Keywords

1 Introduction

Skillful and effective lubrication of machines is very important from the profitability of modern industry point of view. Primarily, it is associated with the extension of the service life of lubricated equipment, reduction of production interruptions and reduction of production costs. Appropriate selection of lubricant is the easiest way to extend the life of machines [1,2,3,4,5]. In many cases, a slight modification or change of the lubricant [6, 7] extends the life of the element, slightly (or not at all) increasing the cost of use. It is much cheaper procedure than changing materials from which the cooperating elements are made.

Another and even the main condition for effective lubrication is its automation. Lubrication systems primarily enabled the precise supply of the right amount of lubricant to all tribological nodes, and also minimized the possibility of omission by the lubricating person hardly accessible and invisible at first glance friction pairs. Lubrication systems, by rational dosing of plastic greases and lubricating oils in terms of the quantity and frequency of lubrication of friction pairs, have contributed to more effective protection of the natural environment. This is of great importance considering the amount of lubricants used in highly industrialized countries. For example, in 2015 global consumption of lubricants was recorded at 35.6 million m3, while only in the United States about 9 million m3 was used at the time [8]. In special cases, centralized lubrication systems compared to traditional lubrication have reduced lubricant consumption by up to 90% [9].

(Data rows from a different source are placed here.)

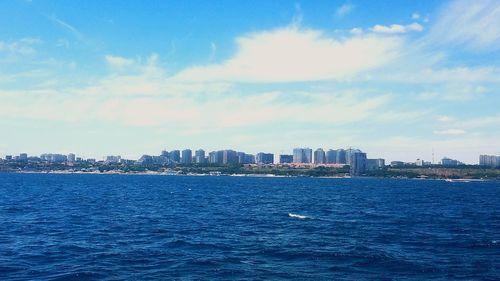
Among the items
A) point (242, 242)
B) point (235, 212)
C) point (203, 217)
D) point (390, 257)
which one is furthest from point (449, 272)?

An optimally designed lubrication system should reliably distribute lubricant to specific collection points. Designing such a system is particularly difficult if it supplies heavily loaded machinery with lubricant, containing a large (up to several hundred) number of various types of friction nodes, arranged non-linearly, at a large distance from each other. Extremely important problem, often ignored by engineers, are difficult environmental conditions in which lubrication systems are operated (e.g. high humidity, pollution with coal dust, water, brine). All these factors makes it a big challenge to design a lubrication system that works well even for an experienced designer specializing in this particular field.

The aim of this study is to present the main problems encountered during the exploitation of a fully automated lubrication systems of friction nodes of mining machines working in underground mines. Problems related with lubrication of machine moving nodes operating in an aggressive environment occurring in copper mines, with particular emphasis on the mining plants Polkowice-Sieroszowice and Rudna, belonging to the KGHM Polska Miedź S.A. group were presented. The analysis was based on the operation of self-propelled wheeled machines, such as transport vehicles, loaders, drilling and anchoring cars. In these machines there are from 15 to 40 moving elements that are subjected to high impact loads and stresses (high pressure with concentrated contact, which is the worst type of contact of cooperating elements). These are mainly bolted joints, which perform swinging motion, as well as rotary motion at low rotational speeds up to 10 rpm. Centralized lubrication systems of self-propelled wheeled machines supplying lubricants from a dozen to several dozen tribological nodes have been analyzed. The work contains the test results of structural components of lubrication systems, including manifolds and valves, which are elements of the hydraulic system deciding on the value of basic parameters that significantly affect the work of the energy receiver and the entire hydraulic system [10, 11]. The paper also provides valuable tips for future designers and constructors of central lubrication systems for mining machines.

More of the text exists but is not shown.